Fairyland, le premier film d’Andrew Durham, commence avec Alysia (Nessa Doughterty) qui apprend que sa mère est morte dans un accident de voiture. Elle surprend son père, Steve (Scoot McNairy), au téléphone, en train d’obtenir les détails de l’accident qui la laissera orpheline de mère et qui donnera à sa vie une toute nouvelle direction. Basé sur les mémoires éponymes d’Alysia Abbott, et sur un scénario écrit par Durham, Fairyland explore les difficultés d’être jeté dans les responsabilités, les difficultés de la parentalité, et d’essayer de découvrir qui vous êtes beaucoup plus tard dans la vie que prévu.

+++

• _Problèmes à résoudre_:
1. Indiquez si chaque affirmation concorde avec le texte sur Fairyland, en répondant oui ou non et en citant les mots décisifs du texte : (a) Fairyland est le premier film d’Andrew Durham ; (b) la mère d’Alysia meurt dans un accident d’avion ; (c) le scénario du film a été écrit par Alysia Abbott.
2. Transcrivez, s'il vous plaît, tout le texte sur Fairyland depuis « Fairyland, le premier » jusqu'à « vie que prévu. » inclus.
Les lignes ne servent à rien pour ce travail.

• _Données fournies_:
+++

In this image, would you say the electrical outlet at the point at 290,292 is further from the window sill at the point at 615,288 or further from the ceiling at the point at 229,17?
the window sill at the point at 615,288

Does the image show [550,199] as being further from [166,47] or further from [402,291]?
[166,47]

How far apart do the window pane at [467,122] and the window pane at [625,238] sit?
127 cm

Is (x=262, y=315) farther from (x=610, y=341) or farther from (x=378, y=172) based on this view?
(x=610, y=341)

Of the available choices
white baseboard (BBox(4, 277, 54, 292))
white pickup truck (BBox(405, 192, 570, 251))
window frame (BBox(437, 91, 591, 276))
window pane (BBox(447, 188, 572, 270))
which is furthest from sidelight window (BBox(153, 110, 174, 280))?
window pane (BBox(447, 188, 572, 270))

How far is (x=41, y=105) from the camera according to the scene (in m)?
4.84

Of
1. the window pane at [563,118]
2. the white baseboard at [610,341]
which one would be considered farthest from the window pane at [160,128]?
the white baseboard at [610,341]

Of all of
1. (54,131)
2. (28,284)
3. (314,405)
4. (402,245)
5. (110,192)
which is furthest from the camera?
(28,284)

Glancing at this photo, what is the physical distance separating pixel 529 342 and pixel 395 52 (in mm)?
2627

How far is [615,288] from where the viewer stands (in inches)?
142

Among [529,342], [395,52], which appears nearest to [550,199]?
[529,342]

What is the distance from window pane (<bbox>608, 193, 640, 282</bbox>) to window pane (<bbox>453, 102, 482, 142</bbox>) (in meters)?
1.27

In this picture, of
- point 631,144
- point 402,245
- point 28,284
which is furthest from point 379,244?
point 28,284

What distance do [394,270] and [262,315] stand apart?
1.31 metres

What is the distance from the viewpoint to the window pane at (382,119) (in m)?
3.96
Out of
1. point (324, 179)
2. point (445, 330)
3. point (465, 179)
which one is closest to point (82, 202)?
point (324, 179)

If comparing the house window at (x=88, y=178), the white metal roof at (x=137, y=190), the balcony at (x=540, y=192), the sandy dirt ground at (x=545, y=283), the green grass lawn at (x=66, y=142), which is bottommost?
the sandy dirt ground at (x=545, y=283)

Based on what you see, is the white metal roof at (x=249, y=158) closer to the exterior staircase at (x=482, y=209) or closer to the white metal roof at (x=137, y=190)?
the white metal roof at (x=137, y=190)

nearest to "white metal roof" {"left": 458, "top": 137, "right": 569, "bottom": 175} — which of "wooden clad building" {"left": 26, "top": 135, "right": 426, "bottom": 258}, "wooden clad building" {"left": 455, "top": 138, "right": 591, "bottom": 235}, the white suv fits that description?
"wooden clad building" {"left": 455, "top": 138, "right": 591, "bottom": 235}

+++

• _Résultats finaux_:
1.
(a) Oui : « Fairyland, le premier film d’Andrew Durham »
(b) Non : « sa mère est morte dans un accident de voiture »
(c) Non : « sur un scénario écrit par Durham »

2.
Fairyland, le premier film d’Andrew Durham, commence avec Alysia (Nessa Doughterty) qui apprend que sa mère est morte dans un accident de voiture. Elle surprend son père, Steve (Scoot McNairy), au téléphone, en train d’obtenir les détails de l’accident qui la laissera orpheline de mère et qui donnera à sa vie une toute nouvelle direction. Basé sur les mémoires éponymes d’Alysia Abbott, et sur un scénario écrit par Durham, Fairyland explore les difficultés d’être jeté dans les responsabilités, les difficultés de la parentalité, et d’essayer de découvrir qui vous êtes beaucoup plus tard dans la vie que prévu.